Mackaman Until recently we’ve been mailing nine- or ten-year-old customers and still getting them to pay for themselves. We’re doing RFM, so even [inactive customers with a lifetime value of] $50 or above can still be profitable to mail to. This fall we’re going to run some Abacus optimization. We have a huge bunch of prospects that requested a catalog at some point, and we want to see whether or not they would still be interested.

Rueter We’re in the middle of a reactivation campaign right now. Those who order will get a free bottle of Speed Shine. What’s nice about this is it’s a proprietary product, we manufacture this, it’s a great product. So this works on two levels: to hook people into this product line and also to reactivate.

How far back do you go to reactivate, Karen?

Rueter There’s a drop-off after 24 months, just like everyone else has. We also have a seasonality factor. For instance, we use Father’s Day as a focal point for one of the books each year.

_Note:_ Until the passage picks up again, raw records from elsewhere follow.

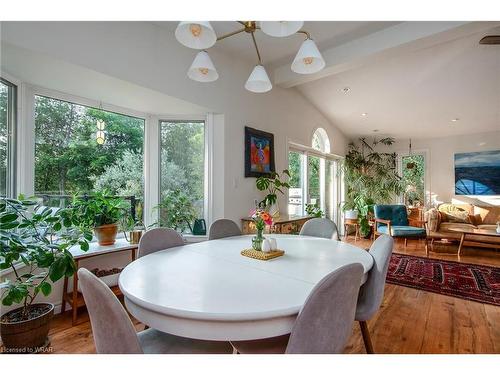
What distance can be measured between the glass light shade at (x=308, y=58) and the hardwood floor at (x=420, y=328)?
1891 mm

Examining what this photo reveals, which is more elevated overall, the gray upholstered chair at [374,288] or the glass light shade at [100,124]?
the glass light shade at [100,124]

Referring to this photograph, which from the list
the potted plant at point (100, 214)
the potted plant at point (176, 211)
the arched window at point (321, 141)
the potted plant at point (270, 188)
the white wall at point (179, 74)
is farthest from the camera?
the arched window at point (321, 141)

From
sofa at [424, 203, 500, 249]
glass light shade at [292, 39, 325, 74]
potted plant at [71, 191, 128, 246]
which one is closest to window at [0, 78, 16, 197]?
potted plant at [71, 191, 128, 246]

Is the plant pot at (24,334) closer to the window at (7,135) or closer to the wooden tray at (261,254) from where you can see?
the window at (7,135)

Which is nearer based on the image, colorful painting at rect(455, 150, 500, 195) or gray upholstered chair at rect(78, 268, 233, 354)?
gray upholstered chair at rect(78, 268, 233, 354)

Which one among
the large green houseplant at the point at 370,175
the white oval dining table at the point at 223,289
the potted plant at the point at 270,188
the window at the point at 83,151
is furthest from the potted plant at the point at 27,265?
the large green houseplant at the point at 370,175

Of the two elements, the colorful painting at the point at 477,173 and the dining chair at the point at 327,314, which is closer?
the dining chair at the point at 327,314

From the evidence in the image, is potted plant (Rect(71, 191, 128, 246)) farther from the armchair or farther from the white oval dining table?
the armchair

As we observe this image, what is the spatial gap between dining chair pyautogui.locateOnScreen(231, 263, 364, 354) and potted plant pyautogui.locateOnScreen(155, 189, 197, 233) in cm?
236

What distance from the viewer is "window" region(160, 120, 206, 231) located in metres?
3.15

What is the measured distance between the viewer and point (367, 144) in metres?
6.70

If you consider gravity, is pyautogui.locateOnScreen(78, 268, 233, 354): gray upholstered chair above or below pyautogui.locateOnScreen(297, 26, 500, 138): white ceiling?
below

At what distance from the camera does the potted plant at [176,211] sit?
3119mm
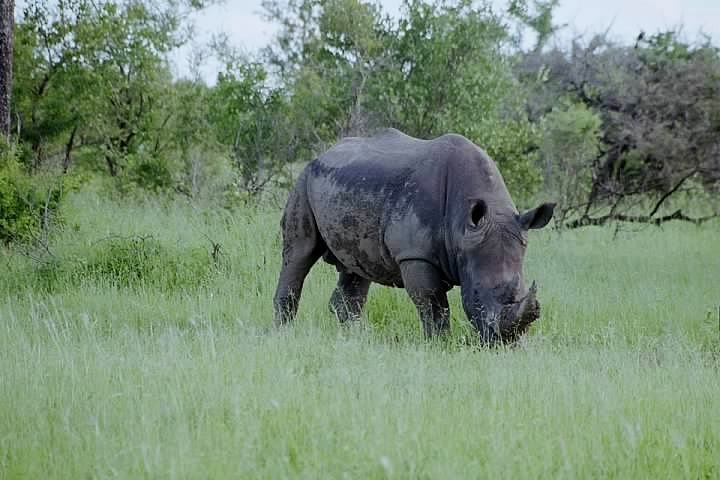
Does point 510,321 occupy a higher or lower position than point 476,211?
lower

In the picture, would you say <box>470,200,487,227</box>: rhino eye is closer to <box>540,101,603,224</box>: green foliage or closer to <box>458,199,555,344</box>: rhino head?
<box>458,199,555,344</box>: rhino head

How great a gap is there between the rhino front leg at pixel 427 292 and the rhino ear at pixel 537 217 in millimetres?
791

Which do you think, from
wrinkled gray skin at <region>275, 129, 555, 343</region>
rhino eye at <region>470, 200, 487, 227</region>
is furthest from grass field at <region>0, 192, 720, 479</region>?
rhino eye at <region>470, 200, 487, 227</region>

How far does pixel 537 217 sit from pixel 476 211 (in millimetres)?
422

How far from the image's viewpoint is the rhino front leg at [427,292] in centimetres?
697

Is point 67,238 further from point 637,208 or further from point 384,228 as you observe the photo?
point 637,208

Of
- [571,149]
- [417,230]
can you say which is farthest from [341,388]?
[571,149]

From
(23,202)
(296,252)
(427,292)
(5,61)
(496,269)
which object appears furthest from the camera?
(5,61)

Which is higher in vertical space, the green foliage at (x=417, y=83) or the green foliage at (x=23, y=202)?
the green foliage at (x=417, y=83)

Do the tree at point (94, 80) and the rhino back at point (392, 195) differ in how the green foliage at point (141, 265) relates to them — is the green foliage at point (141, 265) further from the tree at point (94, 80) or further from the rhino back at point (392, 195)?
the tree at point (94, 80)

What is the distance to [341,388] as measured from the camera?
16.6ft

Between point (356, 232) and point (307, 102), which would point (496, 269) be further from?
point (307, 102)

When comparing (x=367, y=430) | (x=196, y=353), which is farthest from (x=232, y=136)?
(x=367, y=430)

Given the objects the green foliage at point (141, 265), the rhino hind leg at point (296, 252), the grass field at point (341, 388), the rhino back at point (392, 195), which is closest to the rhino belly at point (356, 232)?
the rhino back at point (392, 195)
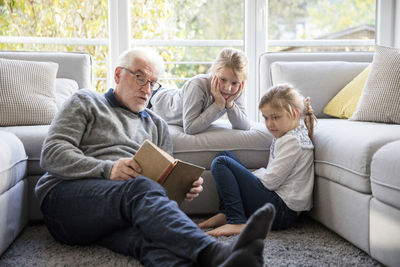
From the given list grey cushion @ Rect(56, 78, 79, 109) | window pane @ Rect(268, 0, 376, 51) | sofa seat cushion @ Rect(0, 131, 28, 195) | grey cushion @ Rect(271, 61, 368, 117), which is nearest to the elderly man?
sofa seat cushion @ Rect(0, 131, 28, 195)

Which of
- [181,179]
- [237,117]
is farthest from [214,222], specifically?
[237,117]

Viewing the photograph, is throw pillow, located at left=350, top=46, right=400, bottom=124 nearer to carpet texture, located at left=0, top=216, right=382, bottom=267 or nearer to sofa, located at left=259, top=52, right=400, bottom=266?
sofa, located at left=259, top=52, right=400, bottom=266

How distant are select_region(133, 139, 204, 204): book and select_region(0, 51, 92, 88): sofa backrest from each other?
58.8 inches

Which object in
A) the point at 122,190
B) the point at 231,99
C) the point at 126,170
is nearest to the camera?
the point at 122,190

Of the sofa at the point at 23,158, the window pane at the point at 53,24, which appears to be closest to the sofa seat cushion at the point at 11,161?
the sofa at the point at 23,158

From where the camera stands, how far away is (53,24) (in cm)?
373

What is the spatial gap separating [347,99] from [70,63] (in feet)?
5.98

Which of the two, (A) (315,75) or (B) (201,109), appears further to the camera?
(A) (315,75)

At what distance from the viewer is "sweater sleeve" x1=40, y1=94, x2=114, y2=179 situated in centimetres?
172

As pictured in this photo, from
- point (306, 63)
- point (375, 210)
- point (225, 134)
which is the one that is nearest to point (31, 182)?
point (225, 134)

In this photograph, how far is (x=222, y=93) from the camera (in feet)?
7.89

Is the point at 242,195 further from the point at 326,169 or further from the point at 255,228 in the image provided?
the point at 255,228

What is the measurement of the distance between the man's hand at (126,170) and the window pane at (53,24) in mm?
2234

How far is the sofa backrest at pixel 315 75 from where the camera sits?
303 centimetres
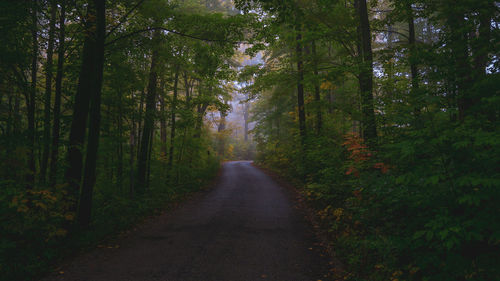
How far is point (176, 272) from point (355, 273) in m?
3.20

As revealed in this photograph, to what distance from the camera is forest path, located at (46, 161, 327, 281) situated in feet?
15.5

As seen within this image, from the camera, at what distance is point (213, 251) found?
18.8 ft

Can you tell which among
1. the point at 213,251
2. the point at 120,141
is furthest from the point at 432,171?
the point at 120,141

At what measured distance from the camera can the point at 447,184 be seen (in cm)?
361

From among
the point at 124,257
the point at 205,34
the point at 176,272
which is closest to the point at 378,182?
the point at 176,272

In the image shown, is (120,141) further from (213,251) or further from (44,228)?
(213,251)

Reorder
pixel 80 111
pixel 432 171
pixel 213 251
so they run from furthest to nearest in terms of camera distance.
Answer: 1. pixel 80 111
2. pixel 213 251
3. pixel 432 171

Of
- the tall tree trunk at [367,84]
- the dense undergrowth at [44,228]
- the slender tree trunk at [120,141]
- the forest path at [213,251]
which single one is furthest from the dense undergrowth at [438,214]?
the slender tree trunk at [120,141]

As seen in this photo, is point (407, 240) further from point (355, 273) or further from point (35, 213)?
point (35, 213)

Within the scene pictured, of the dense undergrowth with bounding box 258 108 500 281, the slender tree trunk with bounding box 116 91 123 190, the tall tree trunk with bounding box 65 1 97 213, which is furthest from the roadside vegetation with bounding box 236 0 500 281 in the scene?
the slender tree trunk with bounding box 116 91 123 190

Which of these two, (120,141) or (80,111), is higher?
(80,111)

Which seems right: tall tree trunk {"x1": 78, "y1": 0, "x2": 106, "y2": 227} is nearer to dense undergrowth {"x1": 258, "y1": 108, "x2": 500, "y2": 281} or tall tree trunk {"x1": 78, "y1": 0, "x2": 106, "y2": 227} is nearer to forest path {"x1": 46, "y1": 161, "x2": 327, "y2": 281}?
forest path {"x1": 46, "y1": 161, "x2": 327, "y2": 281}

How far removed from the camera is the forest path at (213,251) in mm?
4738

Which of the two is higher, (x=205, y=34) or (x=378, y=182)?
(x=205, y=34)
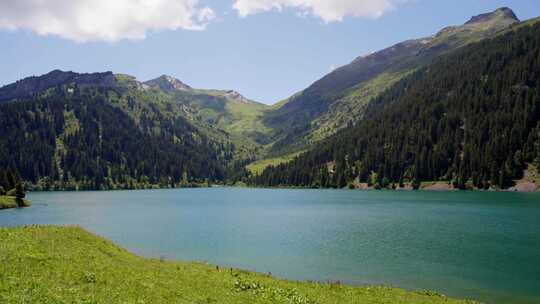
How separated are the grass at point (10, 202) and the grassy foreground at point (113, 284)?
373 ft

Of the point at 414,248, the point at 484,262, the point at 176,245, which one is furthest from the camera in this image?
the point at 176,245

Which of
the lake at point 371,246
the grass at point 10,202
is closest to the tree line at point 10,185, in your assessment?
the grass at point 10,202

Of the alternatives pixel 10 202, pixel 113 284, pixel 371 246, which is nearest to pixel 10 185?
pixel 10 202

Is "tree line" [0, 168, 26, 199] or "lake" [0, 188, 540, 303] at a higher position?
"tree line" [0, 168, 26, 199]

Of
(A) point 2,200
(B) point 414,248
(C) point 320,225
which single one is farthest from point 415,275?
(A) point 2,200

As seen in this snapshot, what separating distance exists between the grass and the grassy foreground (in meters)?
114

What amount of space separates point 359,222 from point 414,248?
33.7 metres

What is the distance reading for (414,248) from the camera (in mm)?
64500

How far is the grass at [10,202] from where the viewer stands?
454 feet

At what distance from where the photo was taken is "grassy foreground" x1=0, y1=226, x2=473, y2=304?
2331 cm

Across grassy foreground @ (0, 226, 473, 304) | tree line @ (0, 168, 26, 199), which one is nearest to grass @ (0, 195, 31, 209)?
tree line @ (0, 168, 26, 199)

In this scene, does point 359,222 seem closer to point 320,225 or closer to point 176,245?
point 320,225

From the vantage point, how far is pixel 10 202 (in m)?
143

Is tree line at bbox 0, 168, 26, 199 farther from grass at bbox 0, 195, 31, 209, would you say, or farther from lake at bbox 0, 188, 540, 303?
lake at bbox 0, 188, 540, 303
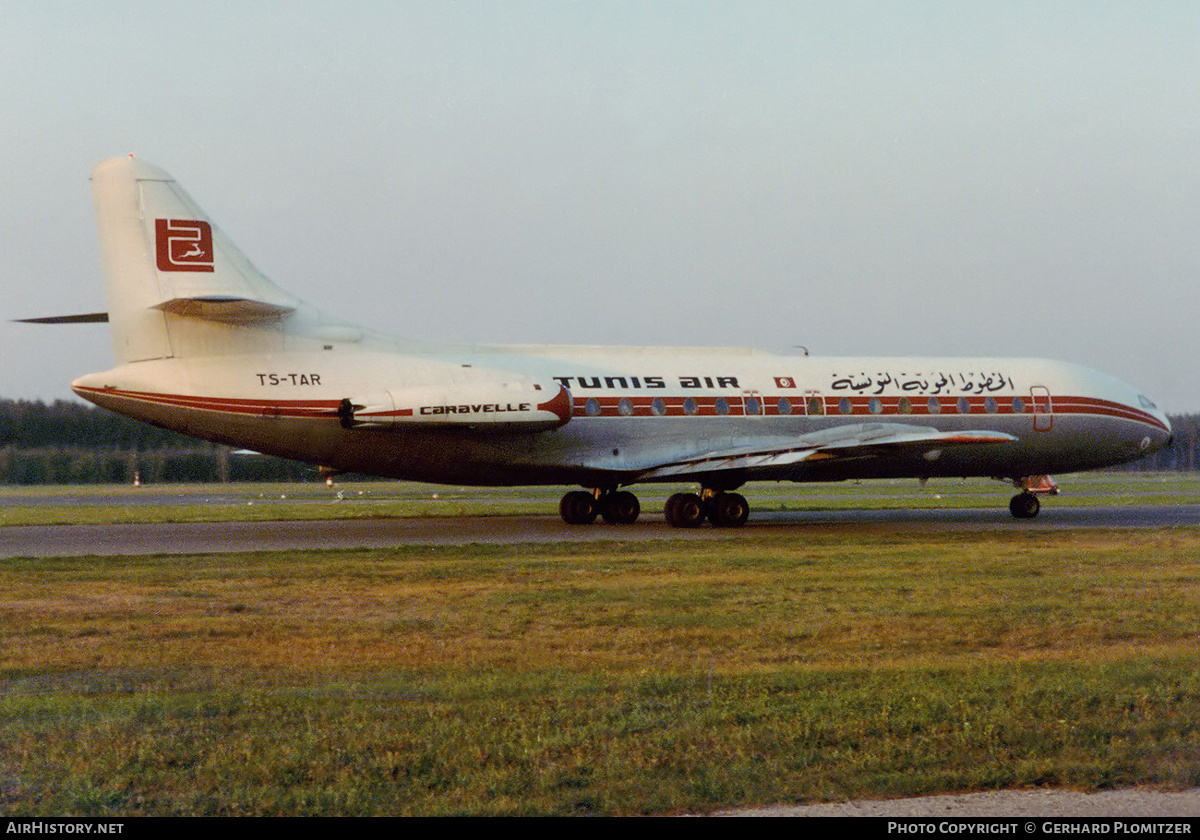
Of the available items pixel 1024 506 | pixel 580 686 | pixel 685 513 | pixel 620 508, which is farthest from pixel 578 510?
pixel 580 686

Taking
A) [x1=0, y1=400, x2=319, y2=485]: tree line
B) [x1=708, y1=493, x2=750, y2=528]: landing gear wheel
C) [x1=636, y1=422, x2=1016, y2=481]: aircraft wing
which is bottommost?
[x1=708, y1=493, x2=750, y2=528]: landing gear wheel

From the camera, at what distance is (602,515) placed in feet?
96.4

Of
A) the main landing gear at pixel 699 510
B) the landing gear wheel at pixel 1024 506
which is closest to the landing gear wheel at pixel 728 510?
the main landing gear at pixel 699 510

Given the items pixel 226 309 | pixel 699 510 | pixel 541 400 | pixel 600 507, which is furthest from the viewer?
pixel 600 507

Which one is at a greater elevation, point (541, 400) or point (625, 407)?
point (541, 400)

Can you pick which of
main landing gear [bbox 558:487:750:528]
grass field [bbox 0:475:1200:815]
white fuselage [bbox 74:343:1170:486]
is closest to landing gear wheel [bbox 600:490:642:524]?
main landing gear [bbox 558:487:750:528]

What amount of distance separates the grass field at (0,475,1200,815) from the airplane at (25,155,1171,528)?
6951 millimetres

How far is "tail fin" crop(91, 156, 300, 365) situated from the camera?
24.0 meters

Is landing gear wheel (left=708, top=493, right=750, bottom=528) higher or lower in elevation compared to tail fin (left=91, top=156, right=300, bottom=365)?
lower

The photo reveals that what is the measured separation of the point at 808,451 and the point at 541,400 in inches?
220

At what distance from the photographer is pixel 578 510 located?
2891cm

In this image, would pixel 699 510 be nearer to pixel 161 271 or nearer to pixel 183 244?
pixel 183 244

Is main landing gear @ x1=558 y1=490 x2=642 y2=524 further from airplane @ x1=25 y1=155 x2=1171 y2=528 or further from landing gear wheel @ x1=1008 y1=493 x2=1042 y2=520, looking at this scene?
landing gear wheel @ x1=1008 y1=493 x2=1042 y2=520
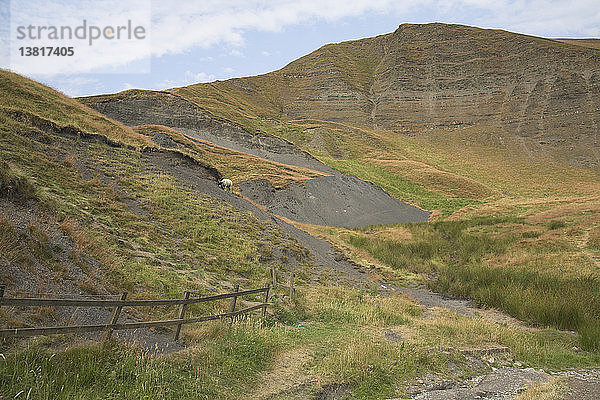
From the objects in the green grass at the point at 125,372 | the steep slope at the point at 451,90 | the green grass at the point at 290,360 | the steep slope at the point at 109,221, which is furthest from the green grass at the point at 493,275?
the steep slope at the point at 451,90

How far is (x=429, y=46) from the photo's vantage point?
131875 mm

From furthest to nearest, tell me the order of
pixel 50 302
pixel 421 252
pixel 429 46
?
pixel 429 46, pixel 421 252, pixel 50 302

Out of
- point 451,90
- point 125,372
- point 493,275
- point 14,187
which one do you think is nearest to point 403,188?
point 493,275

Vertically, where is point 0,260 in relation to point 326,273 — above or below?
above

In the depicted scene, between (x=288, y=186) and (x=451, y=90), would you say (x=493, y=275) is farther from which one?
(x=451, y=90)

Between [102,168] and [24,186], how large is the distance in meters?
7.98

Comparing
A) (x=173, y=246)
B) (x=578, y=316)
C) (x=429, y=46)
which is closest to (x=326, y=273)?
(x=173, y=246)

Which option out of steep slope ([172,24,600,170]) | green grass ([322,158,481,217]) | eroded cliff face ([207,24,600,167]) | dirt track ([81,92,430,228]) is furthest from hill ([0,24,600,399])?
eroded cliff face ([207,24,600,167])

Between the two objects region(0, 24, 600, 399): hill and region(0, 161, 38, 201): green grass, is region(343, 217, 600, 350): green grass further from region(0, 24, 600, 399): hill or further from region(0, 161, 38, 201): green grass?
region(0, 161, 38, 201): green grass

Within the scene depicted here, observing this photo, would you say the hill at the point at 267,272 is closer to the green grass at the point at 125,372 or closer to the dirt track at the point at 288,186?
the green grass at the point at 125,372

Benowitz Through Abacus, we’ve optimized our customers from about four years back or so. We had over 100,000 names, and they didn’t perform any better than the list we were already renting. And we had paid more to [optimize the names], so we decided it wasn’t worth it anymore to do it. We may try it again, though.

Regarding next year’s likely postal rate increase: Will it affect anyone’s circulation plans?

Rueter Has anyone tried prospecting with a reduced page count or merchandise selection?

Preace That’s what we do. Our prospects get a smaller book. We tested a few years ago.

Rueter We’re looking at testing that and studying what first-time buyers from different prospecting sources seem to be attracted to.

WHO’S WHO

Roundtable participants

Seattle What’s in a name? Plenty, if you’re a direct marketer. And what with the Internet becoming a vital source of new names — not to mention ever-increasing modeling options and the difficulty in determining the sources of online buyers — prospecting, reactivation, and overall circulation strategies are especially hot topics. So Multichannel Merchant headed west, to Seattle, to hear how those in the trenches are handling the challenges.

David Batchelder is IT manager and Sam Benowitz is the owner of Raintree Nursery, a Morton, WA-based horticultural merchant.

Barbara Lund is merchandise and marketing director of Museum Tour, a cooperative toy cataloger based in Milwaukie, OR.

Mark Mackaman is vice president of operations for Redmond, WA-based Computer Gear, which sells gadgets and gifts for computer enthusiasts.

Bonnie Preace is circulation manager of Recreational Equipment Inc. (REI), a cataloger/retailer of outdoor gear based in Kent, WA.

Karen Rueter is circulation analyst for Tacoma, WA-based Griot’s Garage, a merchant of automobile and garage accessories.

Multichannel Merchant editorial director Sherry Chiger and senior writer Mark Del Franco moderated.